About
Small batch bitters are making their mark on the cocktail scene. In cities like New York, Boston and San Francisco, cocktail enthusiasts and bartenders are rediscovering long lost recipes and coming up with new signature flavors which help create the palate of the New American Cocktail. While living in San Francisco in early 2007, Avery and Janet Glasser used high proof spirit and a variety of herbs, peels and spices to create an extract of a traditional Mexican cooking sauce. This extract became the prototype recipe for the Xocolatl Mole Bitters. The summer of 2010 marked a dramatic rebirth for Bittermens: winding down previous licensing agreements, striking new partnerships, developing new products and most importantly, leasing a commercial kitchen. All Bittermens products are now being made by hand at our Brooklyn facility using primarily organic ingredients. Bittermens also consults with bars and restaurants looking to develop signature in-house formulations.

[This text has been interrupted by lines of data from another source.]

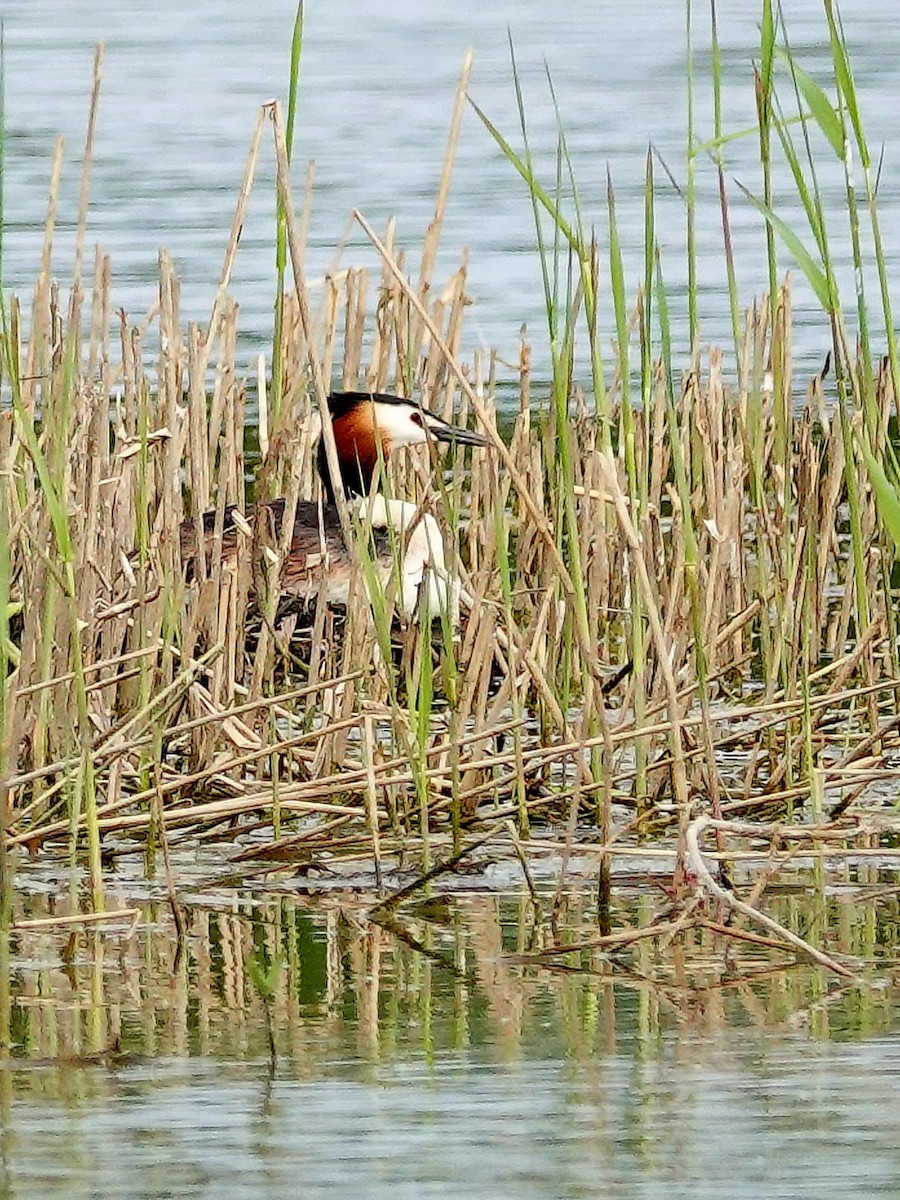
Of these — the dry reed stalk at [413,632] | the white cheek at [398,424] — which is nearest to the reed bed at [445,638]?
A: the dry reed stalk at [413,632]

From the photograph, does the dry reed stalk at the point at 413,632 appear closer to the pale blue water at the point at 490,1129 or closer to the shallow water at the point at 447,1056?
the shallow water at the point at 447,1056

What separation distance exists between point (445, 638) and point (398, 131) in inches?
588

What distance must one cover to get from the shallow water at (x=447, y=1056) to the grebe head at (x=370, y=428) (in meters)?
2.28

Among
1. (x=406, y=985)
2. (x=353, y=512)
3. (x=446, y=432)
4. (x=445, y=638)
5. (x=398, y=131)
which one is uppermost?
(x=398, y=131)

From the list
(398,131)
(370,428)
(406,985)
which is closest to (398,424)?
(370,428)

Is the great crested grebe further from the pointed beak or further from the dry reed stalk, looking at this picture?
the dry reed stalk

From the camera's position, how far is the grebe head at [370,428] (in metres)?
6.52

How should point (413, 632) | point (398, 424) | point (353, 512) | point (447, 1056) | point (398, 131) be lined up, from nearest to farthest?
point (447, 1056) → point (413, 632) → point (353, 512) → point (398, 424) → point (398, 131)

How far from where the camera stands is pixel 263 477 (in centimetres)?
513

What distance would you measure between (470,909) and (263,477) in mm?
1266

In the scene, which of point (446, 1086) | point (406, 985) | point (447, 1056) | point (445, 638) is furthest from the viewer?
point (445, 638)

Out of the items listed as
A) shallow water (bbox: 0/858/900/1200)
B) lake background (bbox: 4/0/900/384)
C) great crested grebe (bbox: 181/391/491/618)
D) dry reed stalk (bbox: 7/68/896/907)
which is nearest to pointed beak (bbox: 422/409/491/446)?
great crested grebe (bbox: 181/391/491/618)

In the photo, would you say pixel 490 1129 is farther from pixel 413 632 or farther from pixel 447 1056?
pixel 413 632

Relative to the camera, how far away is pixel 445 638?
15.1 feet
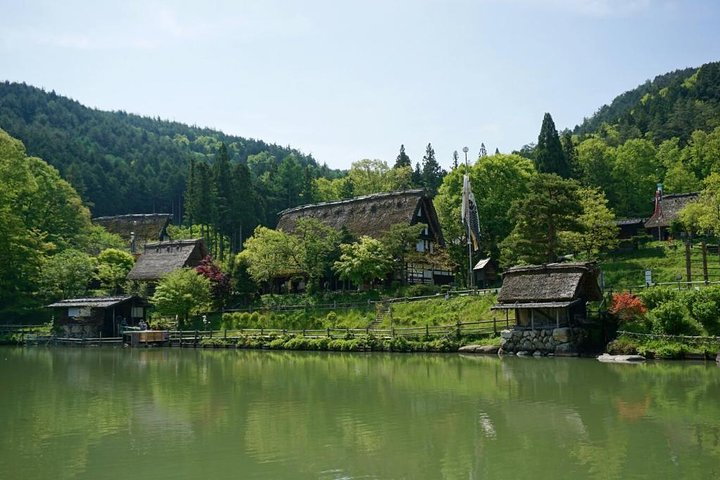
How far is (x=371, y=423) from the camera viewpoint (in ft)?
48.8

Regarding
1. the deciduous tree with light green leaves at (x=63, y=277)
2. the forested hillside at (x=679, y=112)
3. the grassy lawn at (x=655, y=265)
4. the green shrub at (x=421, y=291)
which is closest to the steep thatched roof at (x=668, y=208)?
the grassy lawn at (x=655, y=265)

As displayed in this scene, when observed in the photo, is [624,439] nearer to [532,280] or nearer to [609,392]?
[609,392]

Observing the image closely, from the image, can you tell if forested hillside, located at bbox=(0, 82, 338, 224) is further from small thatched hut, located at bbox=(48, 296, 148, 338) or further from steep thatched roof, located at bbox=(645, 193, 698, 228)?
steep thatched roof, located at bbox=(645, 193, 698, 228)

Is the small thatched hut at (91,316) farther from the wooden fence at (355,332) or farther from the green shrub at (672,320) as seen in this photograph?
the green shrub at (672,320)

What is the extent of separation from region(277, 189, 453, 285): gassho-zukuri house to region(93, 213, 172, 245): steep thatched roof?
28.0 meters

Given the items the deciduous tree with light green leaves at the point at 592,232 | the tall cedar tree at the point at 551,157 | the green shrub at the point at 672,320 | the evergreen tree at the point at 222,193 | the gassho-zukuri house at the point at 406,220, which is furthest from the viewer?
the evergreen tree at the point at 222,193

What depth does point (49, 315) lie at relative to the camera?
5016 centimetres

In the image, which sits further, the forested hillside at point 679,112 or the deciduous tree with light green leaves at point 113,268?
the forested hillside at point 679,112

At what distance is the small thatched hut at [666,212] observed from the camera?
5038 centimetres

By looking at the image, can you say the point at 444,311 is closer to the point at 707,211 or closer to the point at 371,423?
the point at 707,211

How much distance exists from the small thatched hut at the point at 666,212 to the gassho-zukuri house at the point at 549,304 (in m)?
23.0

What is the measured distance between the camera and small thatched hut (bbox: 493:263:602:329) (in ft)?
97.4

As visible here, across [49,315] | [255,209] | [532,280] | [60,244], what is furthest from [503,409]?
[255,209]

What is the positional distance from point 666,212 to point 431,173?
34083 millimetres
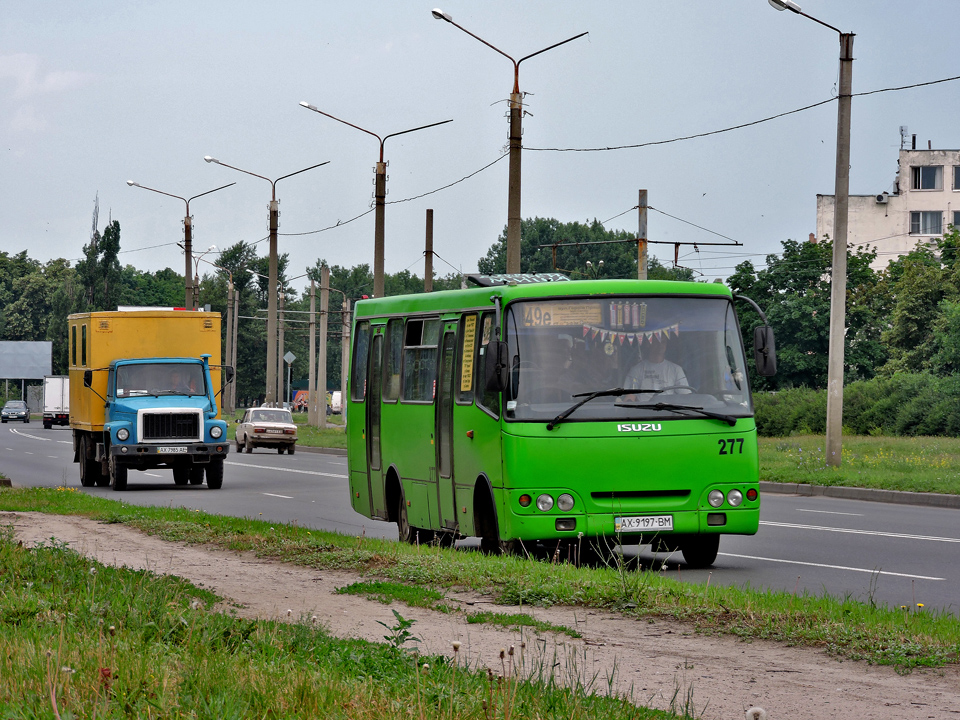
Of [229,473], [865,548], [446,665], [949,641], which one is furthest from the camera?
[229,473]

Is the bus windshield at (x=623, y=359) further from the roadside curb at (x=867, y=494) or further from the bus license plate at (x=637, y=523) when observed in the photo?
the roadside curb at (x=867, y=494)

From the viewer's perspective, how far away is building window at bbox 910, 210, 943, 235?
90.3 meters

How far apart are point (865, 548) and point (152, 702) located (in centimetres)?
1105

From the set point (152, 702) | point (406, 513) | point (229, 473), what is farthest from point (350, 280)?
point (152, 702)

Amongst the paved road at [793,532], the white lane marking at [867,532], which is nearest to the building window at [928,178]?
the paved road at [793,532]

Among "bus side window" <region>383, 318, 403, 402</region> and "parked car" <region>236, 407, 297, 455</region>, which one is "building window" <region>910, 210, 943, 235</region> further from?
"bus side window" <region>383, 318, 403, 402</region>

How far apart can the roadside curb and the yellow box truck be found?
10397 mm

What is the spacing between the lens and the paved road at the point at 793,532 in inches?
475

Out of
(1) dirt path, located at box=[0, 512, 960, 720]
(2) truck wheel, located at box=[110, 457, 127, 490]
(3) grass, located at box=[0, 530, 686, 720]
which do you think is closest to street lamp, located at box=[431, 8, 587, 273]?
(2) truck wheel, located at box=[110, 457, 127, 490]

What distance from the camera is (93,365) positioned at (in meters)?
27.5

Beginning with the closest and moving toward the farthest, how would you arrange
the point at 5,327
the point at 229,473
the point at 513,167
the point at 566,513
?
the point at 566,513
the point at 513,167
the point at 229,473
the point at 5,327

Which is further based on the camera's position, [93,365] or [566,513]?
[93,365]

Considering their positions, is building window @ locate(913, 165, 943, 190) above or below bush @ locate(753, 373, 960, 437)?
above

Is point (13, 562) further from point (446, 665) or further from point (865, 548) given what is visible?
point (865, 548)
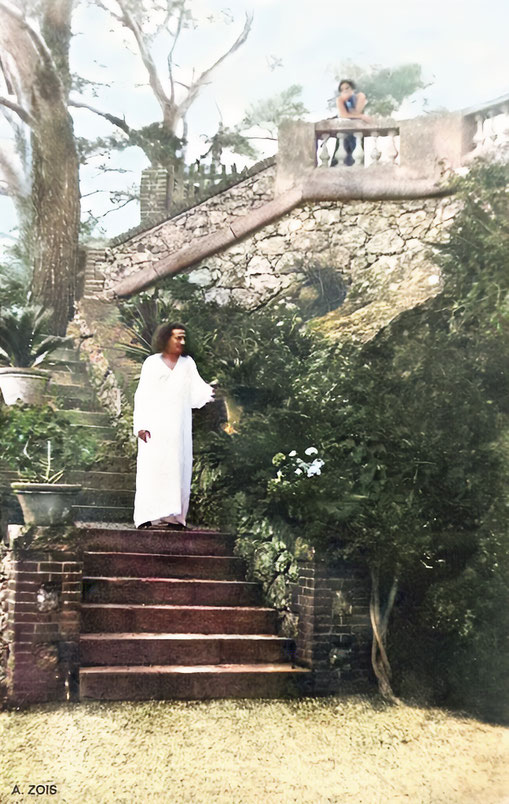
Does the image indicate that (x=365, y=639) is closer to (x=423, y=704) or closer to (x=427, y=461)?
(x=423, y=704)

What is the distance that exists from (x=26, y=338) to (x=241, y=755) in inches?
91.0

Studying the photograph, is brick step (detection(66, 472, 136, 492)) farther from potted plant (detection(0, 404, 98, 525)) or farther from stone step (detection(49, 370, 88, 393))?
stone step (detection(49, 370, 88, 393))

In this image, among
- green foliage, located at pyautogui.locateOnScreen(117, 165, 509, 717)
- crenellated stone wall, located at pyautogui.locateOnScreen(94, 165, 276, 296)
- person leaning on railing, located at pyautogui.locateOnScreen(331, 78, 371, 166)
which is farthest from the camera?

Though we love pickles here at Bittermens Central, we never really understood the allure of the pickleback. We like our pickles and we like our hooch. Hell, some of us have been known to have a pickled egg or two while drinking – and pickles and beer are a great combination. Just keep the pickles on the plate and the booze in the glass. Yet, for as much as we may not understand the pickleback, during colonial times, shrubs were extremely common – vinegar-based refreshers, many times combined with alcohol or allowed to ferment so they had a bit of a kick. Maybe we’re just trying to find a way back to our cocktail roots? Talking about roots, for those of you whose families emigrated from Eastern Europe to New York in the late 1800s or early 1900s, your ancestors probably spent some time in the immigrant tenements in the Lower East Side. Though most of the old world has been replaced by people selling cheap accessories, there is (until recently, unfortunately) Guss’ Pickles, a pickle purveyor since 1910 and Russ and Daughters – one of the last appetizing shops, who recently started to make a really tasty beet shrub. Thinking about the Lower East Side, one of the classic flavors during the tenement era was Dr. Brown’s Cel-Ray Soda, a celery soda so popular during the ’30s, it was nicknamed the Jewish Champagne. Though the only flavor that is declared is celery seed, we always got a sense that there was a bit of ginger and apple in there somewhere. Wrapping all of this history together, we decided to take all of these ideas and run with them. We took an idea of a brine, a shrub and a classic soda and decided to dedicate it to Orchard Street, home of the Lower East Side Tenement Museum. Funny that something that we made to honor the Eastern European immigrant experience works so damned well with Scandinavian Aquavit!